What you will do: Copy the line with "At what distance is the" and all lines following it through the last line of the entries, exactly as written.

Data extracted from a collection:

□ □ □ □ □ □ □

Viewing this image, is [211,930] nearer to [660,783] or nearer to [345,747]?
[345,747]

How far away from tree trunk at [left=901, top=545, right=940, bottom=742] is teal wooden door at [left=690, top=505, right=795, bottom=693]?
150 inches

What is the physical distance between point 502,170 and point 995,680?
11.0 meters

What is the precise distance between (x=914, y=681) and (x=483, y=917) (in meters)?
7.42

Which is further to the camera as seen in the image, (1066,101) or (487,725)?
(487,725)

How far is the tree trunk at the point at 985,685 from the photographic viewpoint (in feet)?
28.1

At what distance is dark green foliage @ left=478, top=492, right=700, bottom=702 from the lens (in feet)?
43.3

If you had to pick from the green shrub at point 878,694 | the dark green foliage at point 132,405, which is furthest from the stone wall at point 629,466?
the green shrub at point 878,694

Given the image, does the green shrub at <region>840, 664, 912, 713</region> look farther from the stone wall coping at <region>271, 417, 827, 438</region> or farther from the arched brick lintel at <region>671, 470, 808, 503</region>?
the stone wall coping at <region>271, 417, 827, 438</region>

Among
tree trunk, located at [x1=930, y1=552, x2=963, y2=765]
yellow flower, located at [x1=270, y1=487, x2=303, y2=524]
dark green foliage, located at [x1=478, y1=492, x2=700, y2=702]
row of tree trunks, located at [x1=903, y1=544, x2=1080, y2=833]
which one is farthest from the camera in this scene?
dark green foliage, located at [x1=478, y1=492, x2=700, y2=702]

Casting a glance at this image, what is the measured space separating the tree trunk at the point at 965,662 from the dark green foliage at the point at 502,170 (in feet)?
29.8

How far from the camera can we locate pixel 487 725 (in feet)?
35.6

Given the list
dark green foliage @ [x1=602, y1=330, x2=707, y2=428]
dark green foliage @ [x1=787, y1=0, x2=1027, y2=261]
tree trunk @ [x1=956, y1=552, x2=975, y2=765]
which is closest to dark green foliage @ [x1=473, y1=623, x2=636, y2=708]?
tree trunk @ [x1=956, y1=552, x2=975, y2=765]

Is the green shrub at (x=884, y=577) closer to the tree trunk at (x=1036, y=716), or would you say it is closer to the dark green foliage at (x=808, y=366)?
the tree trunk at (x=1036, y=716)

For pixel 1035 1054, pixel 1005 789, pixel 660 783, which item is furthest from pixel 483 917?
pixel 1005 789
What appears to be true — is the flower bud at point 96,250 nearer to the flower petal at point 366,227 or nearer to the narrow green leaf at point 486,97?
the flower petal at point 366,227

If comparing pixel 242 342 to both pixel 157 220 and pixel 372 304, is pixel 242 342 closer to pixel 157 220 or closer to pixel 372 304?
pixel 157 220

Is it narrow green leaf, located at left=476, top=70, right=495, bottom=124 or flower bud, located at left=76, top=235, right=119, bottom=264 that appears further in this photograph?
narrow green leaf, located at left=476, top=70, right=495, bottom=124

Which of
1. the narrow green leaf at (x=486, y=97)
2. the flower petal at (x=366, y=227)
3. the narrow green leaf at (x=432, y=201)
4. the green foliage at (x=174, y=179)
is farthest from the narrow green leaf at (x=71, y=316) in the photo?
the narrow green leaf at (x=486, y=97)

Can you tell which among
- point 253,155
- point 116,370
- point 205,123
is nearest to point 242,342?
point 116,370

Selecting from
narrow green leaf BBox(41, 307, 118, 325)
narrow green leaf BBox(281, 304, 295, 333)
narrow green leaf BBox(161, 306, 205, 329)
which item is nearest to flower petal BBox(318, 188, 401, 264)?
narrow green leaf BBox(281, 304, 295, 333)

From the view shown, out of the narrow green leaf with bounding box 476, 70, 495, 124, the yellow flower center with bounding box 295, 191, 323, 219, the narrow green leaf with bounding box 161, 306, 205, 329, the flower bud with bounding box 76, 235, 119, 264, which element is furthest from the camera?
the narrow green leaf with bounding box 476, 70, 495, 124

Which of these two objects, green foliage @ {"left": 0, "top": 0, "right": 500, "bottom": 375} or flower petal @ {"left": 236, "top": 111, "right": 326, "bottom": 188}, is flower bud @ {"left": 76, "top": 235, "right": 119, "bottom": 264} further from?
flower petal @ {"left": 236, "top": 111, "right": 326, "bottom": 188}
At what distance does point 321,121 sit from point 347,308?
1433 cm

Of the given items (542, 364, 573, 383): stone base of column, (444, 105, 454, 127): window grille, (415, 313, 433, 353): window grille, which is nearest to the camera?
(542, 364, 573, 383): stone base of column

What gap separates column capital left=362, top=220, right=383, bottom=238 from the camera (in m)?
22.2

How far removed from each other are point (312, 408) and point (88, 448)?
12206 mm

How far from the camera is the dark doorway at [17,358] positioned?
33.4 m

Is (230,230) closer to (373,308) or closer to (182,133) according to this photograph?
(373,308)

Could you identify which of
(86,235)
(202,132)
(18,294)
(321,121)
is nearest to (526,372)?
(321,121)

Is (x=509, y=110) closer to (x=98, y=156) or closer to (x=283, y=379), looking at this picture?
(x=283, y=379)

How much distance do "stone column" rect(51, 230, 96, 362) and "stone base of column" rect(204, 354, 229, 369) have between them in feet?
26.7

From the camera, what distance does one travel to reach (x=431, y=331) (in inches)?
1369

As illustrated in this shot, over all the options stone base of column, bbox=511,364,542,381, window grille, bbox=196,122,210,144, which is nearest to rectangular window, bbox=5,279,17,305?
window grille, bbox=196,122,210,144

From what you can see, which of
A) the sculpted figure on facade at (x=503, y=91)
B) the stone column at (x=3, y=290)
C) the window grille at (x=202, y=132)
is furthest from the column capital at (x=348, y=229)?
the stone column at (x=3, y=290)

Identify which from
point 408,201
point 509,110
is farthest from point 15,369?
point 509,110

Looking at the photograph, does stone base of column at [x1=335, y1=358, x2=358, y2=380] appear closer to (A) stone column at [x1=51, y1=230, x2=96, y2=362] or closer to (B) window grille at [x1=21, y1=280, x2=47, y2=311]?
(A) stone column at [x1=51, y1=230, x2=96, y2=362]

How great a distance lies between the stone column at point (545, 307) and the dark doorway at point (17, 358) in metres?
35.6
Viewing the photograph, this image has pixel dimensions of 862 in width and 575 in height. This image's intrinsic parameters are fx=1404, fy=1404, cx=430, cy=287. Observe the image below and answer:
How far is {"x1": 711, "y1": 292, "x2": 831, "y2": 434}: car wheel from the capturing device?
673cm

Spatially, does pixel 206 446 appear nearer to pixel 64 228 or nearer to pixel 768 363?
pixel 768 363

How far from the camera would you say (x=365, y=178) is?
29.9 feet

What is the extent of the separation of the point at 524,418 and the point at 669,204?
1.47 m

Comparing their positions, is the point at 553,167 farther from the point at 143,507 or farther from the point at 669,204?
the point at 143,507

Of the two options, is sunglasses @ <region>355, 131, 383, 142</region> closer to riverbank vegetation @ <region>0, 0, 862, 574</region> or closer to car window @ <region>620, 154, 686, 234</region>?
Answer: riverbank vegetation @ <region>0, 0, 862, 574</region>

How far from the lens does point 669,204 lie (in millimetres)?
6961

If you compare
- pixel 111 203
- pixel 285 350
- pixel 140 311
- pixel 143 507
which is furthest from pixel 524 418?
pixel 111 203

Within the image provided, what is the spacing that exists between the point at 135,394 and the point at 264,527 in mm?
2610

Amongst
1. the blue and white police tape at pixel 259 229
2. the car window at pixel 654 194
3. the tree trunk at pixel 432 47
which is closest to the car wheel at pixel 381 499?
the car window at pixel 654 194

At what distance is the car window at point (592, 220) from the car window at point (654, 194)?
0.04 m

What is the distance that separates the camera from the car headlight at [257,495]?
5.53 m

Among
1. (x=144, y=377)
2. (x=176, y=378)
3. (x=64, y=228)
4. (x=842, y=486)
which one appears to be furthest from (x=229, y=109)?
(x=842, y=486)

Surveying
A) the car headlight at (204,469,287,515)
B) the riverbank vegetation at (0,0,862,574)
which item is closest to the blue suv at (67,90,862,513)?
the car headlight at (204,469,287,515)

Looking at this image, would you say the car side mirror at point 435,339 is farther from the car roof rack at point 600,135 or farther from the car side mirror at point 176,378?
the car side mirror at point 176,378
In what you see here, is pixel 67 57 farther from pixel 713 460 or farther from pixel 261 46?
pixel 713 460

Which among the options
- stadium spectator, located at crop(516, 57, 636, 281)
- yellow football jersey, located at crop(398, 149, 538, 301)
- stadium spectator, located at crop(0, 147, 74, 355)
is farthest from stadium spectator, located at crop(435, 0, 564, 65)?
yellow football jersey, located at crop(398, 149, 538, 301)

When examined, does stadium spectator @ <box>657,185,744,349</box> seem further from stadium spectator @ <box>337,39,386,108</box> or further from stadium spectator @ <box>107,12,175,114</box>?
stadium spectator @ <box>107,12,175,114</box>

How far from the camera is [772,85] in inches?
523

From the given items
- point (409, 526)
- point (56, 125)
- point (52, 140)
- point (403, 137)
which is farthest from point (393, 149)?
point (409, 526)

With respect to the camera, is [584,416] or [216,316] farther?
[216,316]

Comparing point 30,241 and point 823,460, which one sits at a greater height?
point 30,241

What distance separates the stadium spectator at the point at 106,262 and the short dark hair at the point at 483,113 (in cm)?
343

□ □ □ □ □ □ □

Exercise result:
At what distance is the car window at point (592, 220) from the car window at point (654, 194)?
0.04 m

What is the distance that separates the camera from the car headlight at [257,495]?
5.53 m

Among
1. (x=144, y=377)
2. (x=176, y=378)
3. (x=64, y=228)
4. (x=842, y=486)
which one appears to be furthest from (x=229, y=109)?
(x=842, y=486)

Surveying
A) the car headlight at (204,469,287,515)
B) the riverbank vegetation at (0,0,862,574)
which item is closest to the blue suv at (67,90,862,513)?
the car headlight at (204,469,287,515)

Looking at this image, would you say the car side mirror at point 435,339 is farther from the car roof rack at point 600,135 or farther from the car side mirror at point 176,378?
the car side mirror at point 176,378
In what you see here, is pixel 67 57 farther from pixel 713 460 or farther from pixel 261 46?
pixel 713 460

Which among the options
- stadium spectator, located at crop(516, 57, 636, 281)
- yellow football jersey, located at crop(398, 149, 538, 301)
- stadium spectator, located at crop(0, 147, 74, 355)
is farthest from stadium spectator, located at crop(435, 0, 564, 65)?
yellow football jersey, located at crop(398, 149, 538, 301)

When examined, does stadium spectator @ <box>657,185,744,349</box> seem further from stadium spectator @ <box>337,39,386,108</box> or further from stadium spectator @ <box>107,12,175,114</box>?
stadium spectator @ <box>107,12,175,114</box>

How far from the camera is [772,85] in inches?
523

From the given items
- point (409, 526)
- point (56, 125)
- point (52, 140)
- point (403, 137)
which is farthest from point (393, 149)?
point (409, 526)

With respect to the camera, is [584,416] or [216,316] farther?
[216,316]

Comparing point 30,241 and point 823,460, which one sits at a greater height?
point 30,241

What distance separates the stadium spectator at the point at 106,262 and the short dark hair at the point at 483,113 (in cm)?
343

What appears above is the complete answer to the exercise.